Let’s look at each of the numerosity reduction techniques mentioned above.

Regression and Log-Linear Models: Regression and log-linear models can be used to approximate the given data. In (simple) linear regression, the data are modeled to fit a straight line. For example, a random variable, y (called a response variable), can be modeled as a linear function of another random variable, x (called a predictor variable), with the equation

y = wx b, (2.14)

where the variance of y is assumed to be constant. In the context of data mining, x and y are numerical database attributes. The coefficients, wand b (called regression coefficients), specify the slope of the line and the Y-intercept, respectively. These coefficients can be solved for by the method of least squares, which minimizes the error between the actual line separating the data and the estimate of the line. Multiple linear regressions is an extension of (simple) linear regression, which allows a response variable, y, to be modeled as a linear function of two or more predictor variables.

Log-linear models approximate discrete multidimensional probability distributions. Given a set of tuples in n dimensions (e.g., described by n attributes), we can consider each tuple as a point in an n-dimensional space. Log-linear models can be used to estimate the probability of each point in a multidimensional space for a set of discretized attributes, based on a smaller subset of dimensional combinations. This allows a higher-dimensional data space to be constructed from lower dimensional spaces. Log-linear models are therefore also useful for dimensionality reduction (since the lower-dimensional points together typically occupy less space than the original data points) and data smoothing (since aggregate estimates in the lower-dimensional space are less subject to sampling variations than the estimates in the higher-dimensional space).

Regression and log-linear models can both be used on sparse data, although their application may be limited. While both methods can handle skewed data, regression does exceptionally well. Regression can be computationally intensive when applied to high dimensional data, whereas log-linear models show good scalability for up to 10 or so dimensions.

Histograms: Histograms use binning to approximate data distributions and are a popular form of data reduction. Histograms were introduced in Section 2.2.3. A histogram for an attribute, A, partitions the data distribution of A into disjoint subsets, or buckets. If each bucket represents only a single attribute-value/frequency pair, the buckets are called singleton buckets. Often, buckets instead represent continuous ranges for the given attribute.

Example: Histograms. The following data are a list of prices of commonly sold items at All Electronics (rounded to the nearest dollar).
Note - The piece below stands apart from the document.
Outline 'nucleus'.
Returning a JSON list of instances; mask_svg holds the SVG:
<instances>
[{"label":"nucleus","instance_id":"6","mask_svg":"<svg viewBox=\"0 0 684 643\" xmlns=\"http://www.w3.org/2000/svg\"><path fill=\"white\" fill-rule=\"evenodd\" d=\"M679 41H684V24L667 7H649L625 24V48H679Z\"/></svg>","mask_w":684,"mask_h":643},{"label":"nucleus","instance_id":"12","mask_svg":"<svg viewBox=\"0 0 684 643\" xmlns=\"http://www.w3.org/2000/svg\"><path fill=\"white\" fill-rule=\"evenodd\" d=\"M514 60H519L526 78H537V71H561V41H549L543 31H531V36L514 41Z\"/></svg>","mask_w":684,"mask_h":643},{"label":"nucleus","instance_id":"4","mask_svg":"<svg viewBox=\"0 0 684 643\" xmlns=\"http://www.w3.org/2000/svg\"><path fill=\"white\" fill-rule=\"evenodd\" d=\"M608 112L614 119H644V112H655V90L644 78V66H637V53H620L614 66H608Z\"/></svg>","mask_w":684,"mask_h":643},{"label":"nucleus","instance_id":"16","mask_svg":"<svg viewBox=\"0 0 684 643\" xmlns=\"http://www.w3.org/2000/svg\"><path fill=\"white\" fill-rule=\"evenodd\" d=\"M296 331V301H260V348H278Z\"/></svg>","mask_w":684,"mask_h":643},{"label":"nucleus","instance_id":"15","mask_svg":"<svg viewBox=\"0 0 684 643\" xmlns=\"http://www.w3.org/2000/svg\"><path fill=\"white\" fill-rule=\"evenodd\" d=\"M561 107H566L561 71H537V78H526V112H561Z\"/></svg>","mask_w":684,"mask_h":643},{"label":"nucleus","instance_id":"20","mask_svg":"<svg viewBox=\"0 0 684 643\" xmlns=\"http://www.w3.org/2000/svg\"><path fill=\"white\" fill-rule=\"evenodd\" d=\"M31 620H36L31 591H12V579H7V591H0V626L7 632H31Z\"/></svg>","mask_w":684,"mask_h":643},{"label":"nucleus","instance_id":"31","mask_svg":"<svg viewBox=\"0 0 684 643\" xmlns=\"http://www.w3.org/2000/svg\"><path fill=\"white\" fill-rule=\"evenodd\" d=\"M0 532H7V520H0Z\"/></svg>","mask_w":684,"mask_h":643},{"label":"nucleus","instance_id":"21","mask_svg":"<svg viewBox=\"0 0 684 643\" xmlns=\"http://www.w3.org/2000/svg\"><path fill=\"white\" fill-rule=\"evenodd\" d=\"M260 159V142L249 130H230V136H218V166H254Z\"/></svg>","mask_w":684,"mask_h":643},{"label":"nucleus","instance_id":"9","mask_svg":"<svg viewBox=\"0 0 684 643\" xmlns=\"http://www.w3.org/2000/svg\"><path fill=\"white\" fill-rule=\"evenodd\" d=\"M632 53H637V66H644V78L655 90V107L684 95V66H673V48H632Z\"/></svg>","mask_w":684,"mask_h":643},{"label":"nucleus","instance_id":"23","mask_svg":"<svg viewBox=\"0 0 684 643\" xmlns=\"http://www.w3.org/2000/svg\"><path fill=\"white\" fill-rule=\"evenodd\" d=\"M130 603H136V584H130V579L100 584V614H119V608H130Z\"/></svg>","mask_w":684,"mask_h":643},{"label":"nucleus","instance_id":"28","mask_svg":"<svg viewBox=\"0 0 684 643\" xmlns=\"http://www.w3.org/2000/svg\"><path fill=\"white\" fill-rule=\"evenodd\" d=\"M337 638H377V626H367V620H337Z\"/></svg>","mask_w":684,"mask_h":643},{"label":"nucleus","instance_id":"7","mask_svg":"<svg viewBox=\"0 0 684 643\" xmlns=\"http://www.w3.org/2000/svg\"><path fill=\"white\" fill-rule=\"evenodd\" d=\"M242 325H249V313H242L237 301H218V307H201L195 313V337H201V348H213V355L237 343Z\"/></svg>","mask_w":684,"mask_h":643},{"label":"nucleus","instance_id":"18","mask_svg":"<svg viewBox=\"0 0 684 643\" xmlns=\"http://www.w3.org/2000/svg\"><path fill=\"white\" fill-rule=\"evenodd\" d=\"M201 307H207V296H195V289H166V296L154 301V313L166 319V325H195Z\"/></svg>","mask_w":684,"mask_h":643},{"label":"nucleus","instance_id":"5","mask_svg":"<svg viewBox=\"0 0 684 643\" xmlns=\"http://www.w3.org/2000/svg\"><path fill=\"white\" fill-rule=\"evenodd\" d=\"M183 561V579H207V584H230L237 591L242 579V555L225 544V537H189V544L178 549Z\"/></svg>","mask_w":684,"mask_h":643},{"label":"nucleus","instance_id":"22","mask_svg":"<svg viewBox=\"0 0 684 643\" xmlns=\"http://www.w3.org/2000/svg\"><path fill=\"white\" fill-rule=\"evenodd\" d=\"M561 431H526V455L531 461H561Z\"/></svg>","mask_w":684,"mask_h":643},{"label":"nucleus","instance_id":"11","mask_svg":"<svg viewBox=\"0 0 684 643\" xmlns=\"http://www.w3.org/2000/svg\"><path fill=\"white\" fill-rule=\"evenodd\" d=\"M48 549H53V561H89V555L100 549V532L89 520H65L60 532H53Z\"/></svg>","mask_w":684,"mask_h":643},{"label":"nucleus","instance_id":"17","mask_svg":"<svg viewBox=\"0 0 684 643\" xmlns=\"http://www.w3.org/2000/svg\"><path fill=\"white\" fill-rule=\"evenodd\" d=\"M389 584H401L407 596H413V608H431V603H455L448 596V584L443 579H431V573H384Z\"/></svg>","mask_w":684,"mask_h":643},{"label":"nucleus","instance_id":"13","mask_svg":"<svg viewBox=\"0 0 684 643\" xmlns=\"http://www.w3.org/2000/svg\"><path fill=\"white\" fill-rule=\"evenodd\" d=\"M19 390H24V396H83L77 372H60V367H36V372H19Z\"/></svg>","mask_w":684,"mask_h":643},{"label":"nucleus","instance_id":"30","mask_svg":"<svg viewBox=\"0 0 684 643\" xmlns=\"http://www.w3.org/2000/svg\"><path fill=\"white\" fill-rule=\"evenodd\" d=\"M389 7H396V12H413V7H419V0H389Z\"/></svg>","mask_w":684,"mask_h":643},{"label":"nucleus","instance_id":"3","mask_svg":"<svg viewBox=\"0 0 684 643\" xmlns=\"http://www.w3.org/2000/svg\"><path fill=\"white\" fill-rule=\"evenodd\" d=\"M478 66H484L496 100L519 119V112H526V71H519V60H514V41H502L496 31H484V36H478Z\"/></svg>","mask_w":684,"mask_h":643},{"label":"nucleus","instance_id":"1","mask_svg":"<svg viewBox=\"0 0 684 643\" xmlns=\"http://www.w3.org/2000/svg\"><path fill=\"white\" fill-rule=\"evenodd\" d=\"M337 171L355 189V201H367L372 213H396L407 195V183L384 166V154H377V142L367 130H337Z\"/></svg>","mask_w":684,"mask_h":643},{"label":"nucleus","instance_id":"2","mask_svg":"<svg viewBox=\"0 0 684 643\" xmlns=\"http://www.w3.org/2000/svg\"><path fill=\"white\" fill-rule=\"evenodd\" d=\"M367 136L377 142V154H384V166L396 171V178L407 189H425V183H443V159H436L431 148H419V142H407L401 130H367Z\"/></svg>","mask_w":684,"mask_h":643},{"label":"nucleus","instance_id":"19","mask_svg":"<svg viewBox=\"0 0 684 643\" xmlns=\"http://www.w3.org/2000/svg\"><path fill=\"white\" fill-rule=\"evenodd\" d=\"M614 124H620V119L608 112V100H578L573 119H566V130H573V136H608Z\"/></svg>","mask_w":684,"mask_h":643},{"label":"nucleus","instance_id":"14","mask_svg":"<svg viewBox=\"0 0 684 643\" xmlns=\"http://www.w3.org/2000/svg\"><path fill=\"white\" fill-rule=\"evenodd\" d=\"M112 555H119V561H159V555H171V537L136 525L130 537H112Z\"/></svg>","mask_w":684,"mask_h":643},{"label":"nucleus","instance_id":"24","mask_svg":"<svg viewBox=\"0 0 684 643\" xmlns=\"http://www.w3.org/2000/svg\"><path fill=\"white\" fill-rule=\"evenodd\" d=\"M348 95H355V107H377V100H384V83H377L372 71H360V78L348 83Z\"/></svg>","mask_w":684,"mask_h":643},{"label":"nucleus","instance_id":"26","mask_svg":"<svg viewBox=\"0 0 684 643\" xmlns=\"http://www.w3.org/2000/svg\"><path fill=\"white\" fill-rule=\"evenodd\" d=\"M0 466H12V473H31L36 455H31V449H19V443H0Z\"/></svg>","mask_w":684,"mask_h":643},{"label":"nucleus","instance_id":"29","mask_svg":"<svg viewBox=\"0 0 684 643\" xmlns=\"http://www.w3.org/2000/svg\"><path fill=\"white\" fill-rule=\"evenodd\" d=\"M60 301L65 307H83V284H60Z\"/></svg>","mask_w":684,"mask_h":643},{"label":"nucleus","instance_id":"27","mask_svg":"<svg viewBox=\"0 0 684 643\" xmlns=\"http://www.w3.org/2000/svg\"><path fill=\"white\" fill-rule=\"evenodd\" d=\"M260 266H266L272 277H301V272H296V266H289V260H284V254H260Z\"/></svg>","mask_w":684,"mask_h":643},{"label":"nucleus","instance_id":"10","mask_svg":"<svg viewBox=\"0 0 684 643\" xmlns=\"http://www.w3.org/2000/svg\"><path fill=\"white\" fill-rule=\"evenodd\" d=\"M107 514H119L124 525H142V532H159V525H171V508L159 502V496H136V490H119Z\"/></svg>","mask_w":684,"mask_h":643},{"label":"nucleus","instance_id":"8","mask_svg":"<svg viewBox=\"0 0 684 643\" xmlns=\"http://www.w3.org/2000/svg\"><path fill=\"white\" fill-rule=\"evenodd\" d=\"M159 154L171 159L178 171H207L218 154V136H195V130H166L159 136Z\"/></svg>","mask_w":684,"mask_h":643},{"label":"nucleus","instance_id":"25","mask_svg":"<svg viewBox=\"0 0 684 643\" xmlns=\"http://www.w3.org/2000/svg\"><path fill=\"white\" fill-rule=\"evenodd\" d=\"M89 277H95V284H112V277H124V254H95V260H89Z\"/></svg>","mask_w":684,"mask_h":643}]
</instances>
The numbers have been sorted: 1, 1, 5, 5, 5, 5, 5,8, 8, 10, 10, 10, 10, 12, 14, 14, 14, 15, 15, 15, 15, 15, 15, 18, 18, 18, 18, 18, 18, 18, 18, 20,20, 20, 20, 20, 20, 20, 21, 21, 21, 21, 25, 25, 25, 25, 25, 28, 28, 30, 30, 30.

Figure 2.18 shows a histogram for the data using singleton buckets. To further reduce the data, it is common to have each bucket denote a continuous range of values for the given attribute. In Figure 2.19, each bucket represents a different $10 range for price. “How are the buckets determined and the attribute values partitioned?” There are several partitioning rules, including the following:

  • Equal-width: In an equal-width histogram, the width of each bucket range is uniform (such as the width of $10 for the buckets in Figure 2.19).
  • Equal-frequency (or equidepth):In an equal-frequency histogram, the buckets are created so that, roughly, the frequency of each bucket is constant (that is, each bucket contains roughly the same number of contiguous data samples).
  • V-Optimal: If we consider all of the possible histograms for a given number of buckets, the V-Optimal histogram is the one with the least variance. Histogram variance is a weighted sum of the original values that each bucket represents, where bucket weight is equal to the number of values in the bucket.
  • Max-Diff:In a Max-Diff histogram, we consider the difference between each pair of adjacent values. A bucket boundary is established between each pair for pairs having the β - 1 largest differences, where β is the user-specified number of buckets.